What needs to be done:
Emit only the lines from the line containing "At what distance from the lens" through the last line of the entries, unchanged.

Source data:
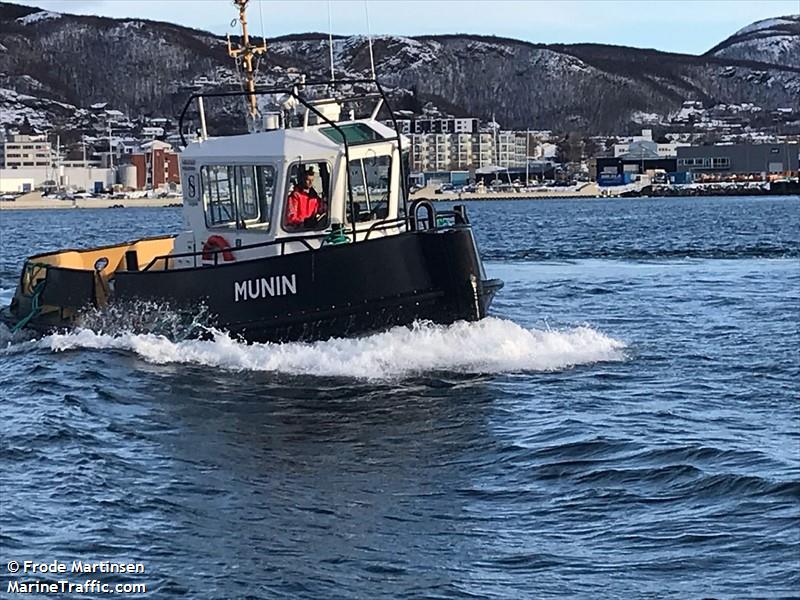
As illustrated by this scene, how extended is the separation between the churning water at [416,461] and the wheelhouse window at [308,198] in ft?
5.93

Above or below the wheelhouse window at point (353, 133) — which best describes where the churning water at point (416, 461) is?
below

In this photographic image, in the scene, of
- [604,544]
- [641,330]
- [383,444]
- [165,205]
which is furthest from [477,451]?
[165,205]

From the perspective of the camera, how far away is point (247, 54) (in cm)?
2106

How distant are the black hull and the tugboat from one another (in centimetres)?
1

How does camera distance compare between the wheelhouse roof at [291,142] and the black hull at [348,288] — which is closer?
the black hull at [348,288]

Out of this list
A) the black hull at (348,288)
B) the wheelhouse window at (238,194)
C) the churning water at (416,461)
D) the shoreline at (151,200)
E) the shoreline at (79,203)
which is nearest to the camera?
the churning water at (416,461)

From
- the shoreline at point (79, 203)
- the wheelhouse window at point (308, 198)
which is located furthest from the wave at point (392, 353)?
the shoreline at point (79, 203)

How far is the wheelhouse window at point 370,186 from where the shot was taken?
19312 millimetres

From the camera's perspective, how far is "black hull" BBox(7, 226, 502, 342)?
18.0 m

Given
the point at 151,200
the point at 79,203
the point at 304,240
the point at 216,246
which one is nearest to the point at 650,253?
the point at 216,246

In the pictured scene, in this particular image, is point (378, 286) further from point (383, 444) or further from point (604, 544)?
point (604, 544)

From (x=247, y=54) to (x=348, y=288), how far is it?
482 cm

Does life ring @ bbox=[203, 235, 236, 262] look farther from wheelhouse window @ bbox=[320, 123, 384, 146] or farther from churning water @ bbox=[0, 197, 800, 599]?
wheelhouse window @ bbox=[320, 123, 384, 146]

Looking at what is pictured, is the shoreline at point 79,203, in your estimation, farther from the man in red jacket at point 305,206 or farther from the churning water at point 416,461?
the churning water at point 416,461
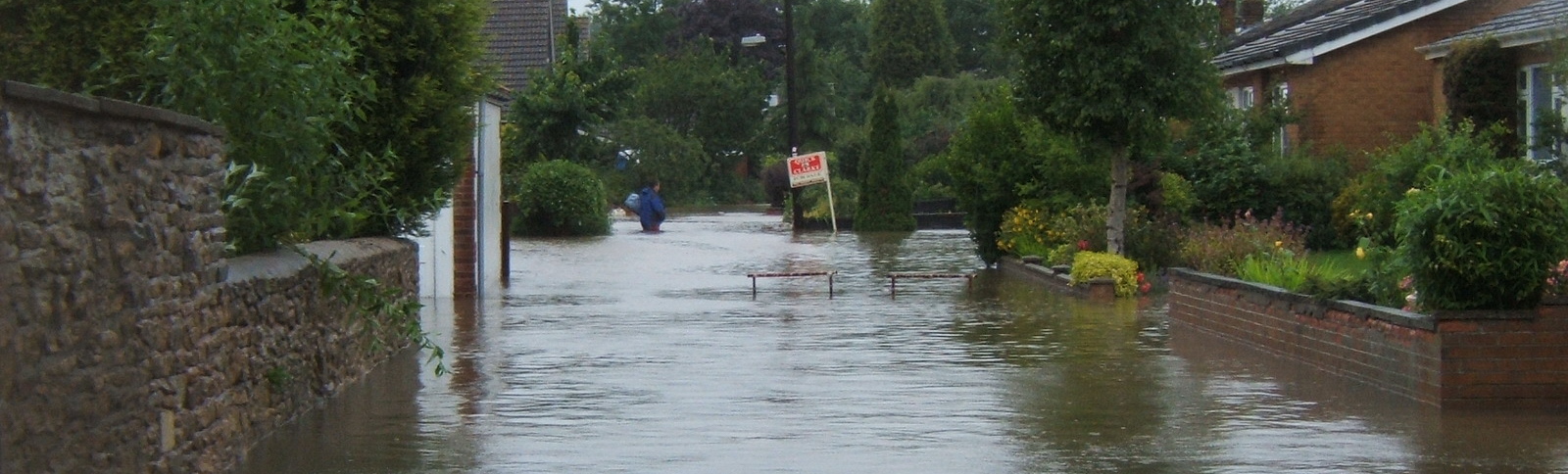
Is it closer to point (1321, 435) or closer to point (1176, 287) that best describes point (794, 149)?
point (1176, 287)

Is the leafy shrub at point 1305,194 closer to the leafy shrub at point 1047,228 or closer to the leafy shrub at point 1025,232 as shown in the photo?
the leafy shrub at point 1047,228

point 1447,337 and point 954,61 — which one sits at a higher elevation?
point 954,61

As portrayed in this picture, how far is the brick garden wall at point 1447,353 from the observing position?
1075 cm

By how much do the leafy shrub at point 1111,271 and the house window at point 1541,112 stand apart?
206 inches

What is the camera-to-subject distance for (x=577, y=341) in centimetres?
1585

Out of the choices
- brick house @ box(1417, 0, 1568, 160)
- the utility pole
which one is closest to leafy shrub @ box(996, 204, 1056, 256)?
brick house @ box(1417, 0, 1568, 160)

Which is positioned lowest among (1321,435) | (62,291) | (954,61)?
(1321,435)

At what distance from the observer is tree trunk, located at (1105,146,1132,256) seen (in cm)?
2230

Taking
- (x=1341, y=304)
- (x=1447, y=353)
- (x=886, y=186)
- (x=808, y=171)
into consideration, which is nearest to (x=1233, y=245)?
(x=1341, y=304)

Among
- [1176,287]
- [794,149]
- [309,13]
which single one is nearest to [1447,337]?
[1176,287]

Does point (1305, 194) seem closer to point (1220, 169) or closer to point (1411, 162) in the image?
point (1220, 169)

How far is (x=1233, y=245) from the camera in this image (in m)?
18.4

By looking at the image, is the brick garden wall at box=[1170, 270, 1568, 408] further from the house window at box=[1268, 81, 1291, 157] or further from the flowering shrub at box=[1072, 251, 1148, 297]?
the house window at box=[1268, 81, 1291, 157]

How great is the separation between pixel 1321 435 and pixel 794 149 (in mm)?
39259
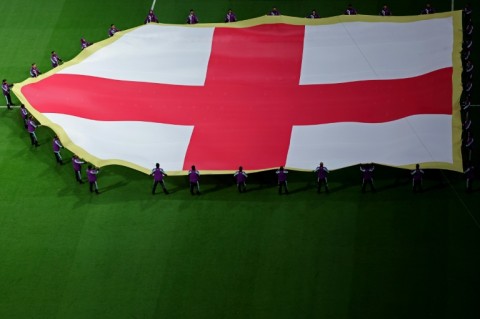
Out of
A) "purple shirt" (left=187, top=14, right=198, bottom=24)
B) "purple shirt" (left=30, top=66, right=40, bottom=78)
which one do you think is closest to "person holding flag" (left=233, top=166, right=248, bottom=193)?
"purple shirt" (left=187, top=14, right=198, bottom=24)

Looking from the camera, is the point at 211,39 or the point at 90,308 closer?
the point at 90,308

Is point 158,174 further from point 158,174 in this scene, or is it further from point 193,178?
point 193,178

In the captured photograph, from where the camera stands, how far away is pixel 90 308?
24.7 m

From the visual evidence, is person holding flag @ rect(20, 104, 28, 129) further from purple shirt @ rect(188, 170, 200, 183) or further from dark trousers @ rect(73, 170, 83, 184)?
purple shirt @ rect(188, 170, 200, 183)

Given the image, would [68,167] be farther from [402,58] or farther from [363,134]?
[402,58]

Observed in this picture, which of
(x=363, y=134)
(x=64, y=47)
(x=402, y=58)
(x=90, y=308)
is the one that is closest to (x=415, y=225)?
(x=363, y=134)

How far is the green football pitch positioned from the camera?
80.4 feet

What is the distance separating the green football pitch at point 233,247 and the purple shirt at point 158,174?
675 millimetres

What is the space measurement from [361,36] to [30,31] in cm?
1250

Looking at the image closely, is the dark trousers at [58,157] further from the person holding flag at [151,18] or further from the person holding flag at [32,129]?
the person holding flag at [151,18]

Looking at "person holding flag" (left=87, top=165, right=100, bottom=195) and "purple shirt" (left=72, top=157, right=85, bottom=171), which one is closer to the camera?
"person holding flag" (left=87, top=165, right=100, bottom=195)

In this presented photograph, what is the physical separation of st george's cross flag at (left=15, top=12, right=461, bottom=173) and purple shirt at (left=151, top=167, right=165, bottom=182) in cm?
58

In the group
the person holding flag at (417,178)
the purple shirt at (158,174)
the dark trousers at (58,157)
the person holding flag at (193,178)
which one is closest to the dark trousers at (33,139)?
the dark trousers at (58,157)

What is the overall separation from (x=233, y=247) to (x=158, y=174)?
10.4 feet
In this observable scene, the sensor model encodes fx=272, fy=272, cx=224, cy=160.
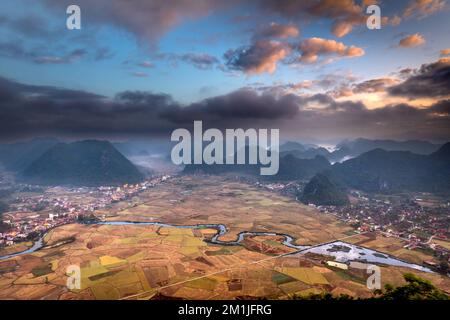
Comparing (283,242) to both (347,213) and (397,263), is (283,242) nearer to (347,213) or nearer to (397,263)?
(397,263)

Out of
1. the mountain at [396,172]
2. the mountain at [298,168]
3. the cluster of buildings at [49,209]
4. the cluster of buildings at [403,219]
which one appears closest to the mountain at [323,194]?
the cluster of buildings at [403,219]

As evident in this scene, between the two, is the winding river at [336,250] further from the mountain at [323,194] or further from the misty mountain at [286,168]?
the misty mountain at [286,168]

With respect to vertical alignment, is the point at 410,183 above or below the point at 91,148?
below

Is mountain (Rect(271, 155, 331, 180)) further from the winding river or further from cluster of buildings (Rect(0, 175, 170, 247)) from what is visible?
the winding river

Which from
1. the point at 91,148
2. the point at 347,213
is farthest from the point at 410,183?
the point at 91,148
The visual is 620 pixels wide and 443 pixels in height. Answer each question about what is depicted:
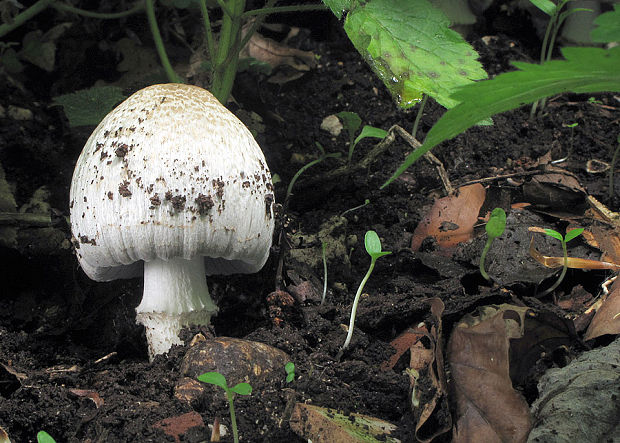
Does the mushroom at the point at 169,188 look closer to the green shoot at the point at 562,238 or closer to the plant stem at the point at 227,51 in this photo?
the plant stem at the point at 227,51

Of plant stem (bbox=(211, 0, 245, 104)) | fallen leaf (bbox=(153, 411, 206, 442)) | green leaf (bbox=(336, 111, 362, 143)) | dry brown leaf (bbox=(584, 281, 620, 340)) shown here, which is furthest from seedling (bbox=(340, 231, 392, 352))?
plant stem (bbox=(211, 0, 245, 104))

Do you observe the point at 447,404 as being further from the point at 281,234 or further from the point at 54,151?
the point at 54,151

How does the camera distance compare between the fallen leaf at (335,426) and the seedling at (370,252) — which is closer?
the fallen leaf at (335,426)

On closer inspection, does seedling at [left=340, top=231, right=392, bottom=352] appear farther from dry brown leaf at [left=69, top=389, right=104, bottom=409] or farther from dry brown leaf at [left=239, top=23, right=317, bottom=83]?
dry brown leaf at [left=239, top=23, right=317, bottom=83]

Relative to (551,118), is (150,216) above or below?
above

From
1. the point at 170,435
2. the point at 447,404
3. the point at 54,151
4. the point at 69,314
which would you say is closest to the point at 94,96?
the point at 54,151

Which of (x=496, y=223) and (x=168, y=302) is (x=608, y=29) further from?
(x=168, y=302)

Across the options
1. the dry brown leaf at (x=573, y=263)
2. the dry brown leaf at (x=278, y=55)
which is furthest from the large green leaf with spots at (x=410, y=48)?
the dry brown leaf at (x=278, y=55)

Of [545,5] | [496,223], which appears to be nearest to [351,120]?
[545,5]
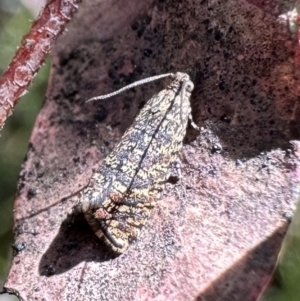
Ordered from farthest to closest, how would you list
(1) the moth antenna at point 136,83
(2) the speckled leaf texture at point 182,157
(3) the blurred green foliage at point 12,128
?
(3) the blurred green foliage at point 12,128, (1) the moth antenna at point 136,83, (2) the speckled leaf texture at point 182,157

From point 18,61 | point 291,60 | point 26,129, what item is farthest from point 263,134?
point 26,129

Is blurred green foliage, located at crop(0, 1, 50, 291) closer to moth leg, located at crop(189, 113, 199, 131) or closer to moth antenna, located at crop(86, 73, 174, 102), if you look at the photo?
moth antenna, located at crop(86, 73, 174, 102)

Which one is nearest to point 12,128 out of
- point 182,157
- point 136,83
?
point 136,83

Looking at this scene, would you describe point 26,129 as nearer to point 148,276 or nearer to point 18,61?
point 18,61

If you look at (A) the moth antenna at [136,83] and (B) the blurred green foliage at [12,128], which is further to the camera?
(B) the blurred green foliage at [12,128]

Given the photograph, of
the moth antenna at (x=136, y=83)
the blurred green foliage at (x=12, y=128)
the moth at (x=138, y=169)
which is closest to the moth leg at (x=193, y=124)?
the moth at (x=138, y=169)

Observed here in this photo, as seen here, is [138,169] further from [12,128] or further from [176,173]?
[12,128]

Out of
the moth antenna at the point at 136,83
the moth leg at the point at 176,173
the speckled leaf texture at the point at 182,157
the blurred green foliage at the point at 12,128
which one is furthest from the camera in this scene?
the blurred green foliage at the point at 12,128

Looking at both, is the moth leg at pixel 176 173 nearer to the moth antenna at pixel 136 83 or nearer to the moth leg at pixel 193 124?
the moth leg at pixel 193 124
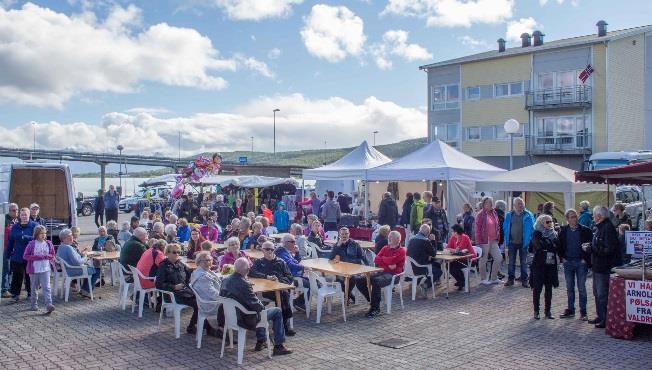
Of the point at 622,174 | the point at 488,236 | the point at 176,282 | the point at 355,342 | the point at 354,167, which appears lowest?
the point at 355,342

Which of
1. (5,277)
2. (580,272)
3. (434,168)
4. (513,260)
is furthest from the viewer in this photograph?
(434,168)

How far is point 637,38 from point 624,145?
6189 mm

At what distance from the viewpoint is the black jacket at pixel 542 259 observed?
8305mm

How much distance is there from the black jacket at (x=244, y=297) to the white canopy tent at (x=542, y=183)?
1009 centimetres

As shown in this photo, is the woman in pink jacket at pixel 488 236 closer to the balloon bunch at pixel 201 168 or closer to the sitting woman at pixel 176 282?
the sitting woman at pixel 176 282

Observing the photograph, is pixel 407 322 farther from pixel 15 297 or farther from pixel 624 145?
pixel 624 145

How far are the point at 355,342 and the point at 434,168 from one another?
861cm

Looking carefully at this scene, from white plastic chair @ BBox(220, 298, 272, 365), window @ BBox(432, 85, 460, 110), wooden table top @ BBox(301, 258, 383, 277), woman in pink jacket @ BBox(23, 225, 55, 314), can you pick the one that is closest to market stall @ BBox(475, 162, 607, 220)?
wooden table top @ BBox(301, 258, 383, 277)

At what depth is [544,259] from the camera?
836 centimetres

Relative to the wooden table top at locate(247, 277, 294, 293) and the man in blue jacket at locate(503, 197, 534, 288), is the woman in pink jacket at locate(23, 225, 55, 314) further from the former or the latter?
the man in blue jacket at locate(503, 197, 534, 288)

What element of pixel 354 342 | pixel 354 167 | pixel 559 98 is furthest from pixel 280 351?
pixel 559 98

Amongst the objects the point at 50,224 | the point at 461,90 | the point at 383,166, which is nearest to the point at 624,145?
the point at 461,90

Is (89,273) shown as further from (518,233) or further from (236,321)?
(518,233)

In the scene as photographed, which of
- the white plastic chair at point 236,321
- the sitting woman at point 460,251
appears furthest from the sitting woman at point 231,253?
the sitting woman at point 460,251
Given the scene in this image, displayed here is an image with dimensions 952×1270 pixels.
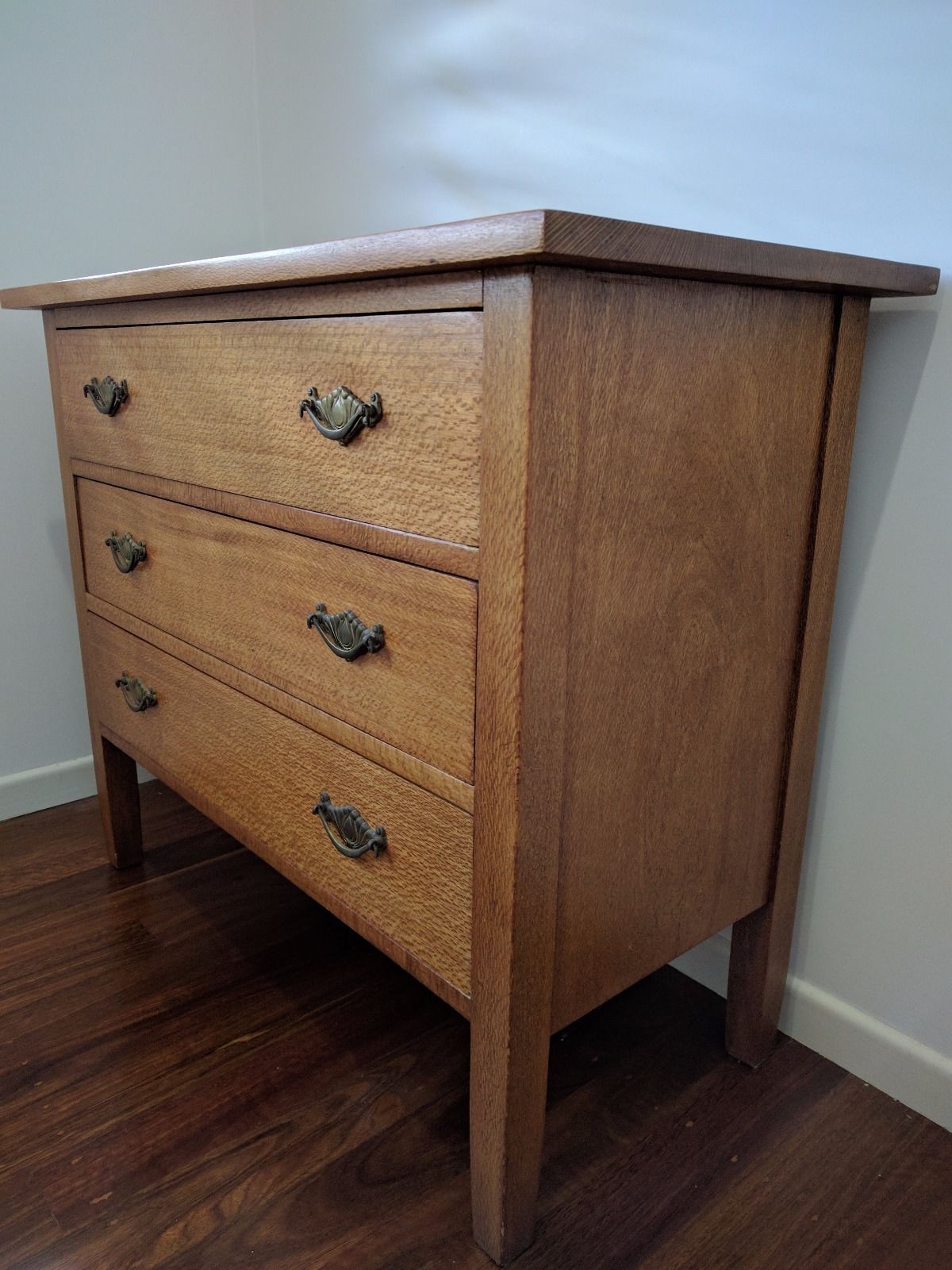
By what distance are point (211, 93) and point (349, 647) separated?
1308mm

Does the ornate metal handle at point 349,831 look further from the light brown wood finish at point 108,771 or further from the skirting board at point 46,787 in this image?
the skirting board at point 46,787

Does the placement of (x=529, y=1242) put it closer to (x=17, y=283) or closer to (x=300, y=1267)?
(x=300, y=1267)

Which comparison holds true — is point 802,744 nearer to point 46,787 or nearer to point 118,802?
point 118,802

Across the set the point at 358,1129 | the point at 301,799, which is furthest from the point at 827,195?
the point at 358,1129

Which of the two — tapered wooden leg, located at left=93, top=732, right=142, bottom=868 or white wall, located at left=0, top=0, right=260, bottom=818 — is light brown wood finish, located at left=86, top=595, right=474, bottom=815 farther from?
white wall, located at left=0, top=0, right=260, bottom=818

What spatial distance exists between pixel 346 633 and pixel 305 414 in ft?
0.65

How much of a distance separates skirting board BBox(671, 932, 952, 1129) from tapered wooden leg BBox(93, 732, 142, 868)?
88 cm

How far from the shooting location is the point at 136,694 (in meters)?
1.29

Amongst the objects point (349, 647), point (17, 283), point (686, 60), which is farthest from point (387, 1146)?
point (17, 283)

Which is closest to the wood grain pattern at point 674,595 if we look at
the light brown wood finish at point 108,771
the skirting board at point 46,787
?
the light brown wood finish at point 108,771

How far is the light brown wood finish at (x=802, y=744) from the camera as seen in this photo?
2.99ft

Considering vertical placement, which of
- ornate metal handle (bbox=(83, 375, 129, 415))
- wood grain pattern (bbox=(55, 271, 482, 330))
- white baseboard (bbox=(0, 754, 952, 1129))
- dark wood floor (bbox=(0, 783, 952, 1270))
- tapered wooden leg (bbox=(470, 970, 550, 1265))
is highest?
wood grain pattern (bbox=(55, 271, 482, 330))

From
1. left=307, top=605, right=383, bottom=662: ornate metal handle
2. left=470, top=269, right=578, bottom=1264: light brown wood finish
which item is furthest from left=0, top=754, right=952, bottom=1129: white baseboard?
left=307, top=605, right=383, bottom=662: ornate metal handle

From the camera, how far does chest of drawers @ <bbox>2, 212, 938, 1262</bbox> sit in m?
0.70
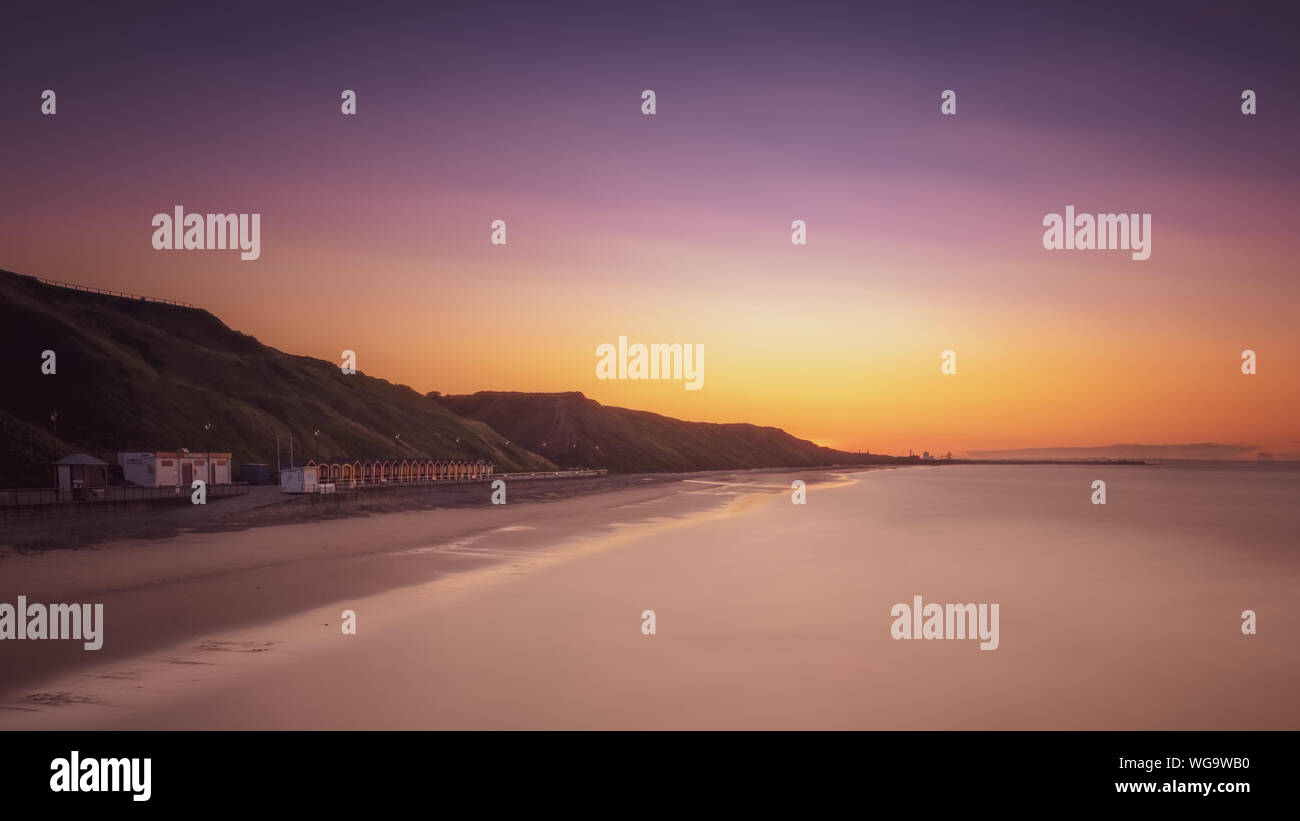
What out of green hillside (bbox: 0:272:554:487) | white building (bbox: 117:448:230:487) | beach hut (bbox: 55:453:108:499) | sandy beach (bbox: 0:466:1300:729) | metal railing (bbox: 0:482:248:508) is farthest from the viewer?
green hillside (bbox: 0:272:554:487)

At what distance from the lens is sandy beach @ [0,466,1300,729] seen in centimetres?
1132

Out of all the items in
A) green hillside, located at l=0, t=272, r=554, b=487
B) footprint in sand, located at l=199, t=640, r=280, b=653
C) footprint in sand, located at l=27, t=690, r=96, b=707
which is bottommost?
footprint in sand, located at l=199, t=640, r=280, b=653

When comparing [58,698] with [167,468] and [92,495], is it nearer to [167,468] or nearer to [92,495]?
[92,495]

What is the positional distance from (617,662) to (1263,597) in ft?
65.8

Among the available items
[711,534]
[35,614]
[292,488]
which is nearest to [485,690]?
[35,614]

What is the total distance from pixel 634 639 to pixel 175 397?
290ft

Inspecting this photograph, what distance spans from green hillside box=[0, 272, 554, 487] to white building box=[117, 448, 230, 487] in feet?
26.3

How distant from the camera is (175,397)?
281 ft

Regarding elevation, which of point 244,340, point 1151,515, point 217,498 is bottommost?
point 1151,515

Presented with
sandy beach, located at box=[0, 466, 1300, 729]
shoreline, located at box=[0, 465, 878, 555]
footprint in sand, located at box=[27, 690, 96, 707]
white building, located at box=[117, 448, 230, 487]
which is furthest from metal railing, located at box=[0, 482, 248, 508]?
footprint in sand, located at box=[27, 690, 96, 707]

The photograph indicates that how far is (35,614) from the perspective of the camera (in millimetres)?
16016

Correct answer:
At what distance from the lens is sandy beach @ [0,466,1300,729] seen in centimetres?
1132

Out of all the items in
A) green hillside, located at l=0, t=272, r=554, b=487
B) footprint in sand, located at l=199, t=640, r=280, b=653
C) footprint in sand, located at l=27, t=690, r=96, b=707
which is bottommost?
footprint in sand, located at l=199, t=640, r=280, b=653

When comparing [58,698] with [167,468] and [92,495], is it nearer to [167,468] or nearer to [92,495]?
[92,495]

What is the positional distance from (617,662) to (1263,597) in ft?
65.8

Among the available items
[711,534]
[35,614]
[292,488]
which is nearest to [485,690]?
[35,614]

What is the total distance from pixel 634 639 to pixel 175 397?
290ft

Inspecting this photograph, what distance spans from green hillside box=[0, 272, 554, 487] to white building box=[117, 448, 230, 487] in feet?
26.3

How distant from the camera is (175,397)?
281 ft

Regarding elevation, which of point 244,340, point 1151,515, point 217,498 is bottommost?
point 1151,515

Presented with
sandy beach, located at box=[0, 466, 1300, 729]
shoreline, located at box=[0, 465, 878, 555]
footprint in sand, located at box=[27, 690, 96, 707]
white building, located at box=[117, 448, 230, 487]
which is furthest from metal railing, located at box=[0, 482, 248, 508]?
footprint in sand, located at box=[27, 690, 96, 707]

The photograph indicates that how far is (35,614) from the perspective of the camera (in millimetres)?
16016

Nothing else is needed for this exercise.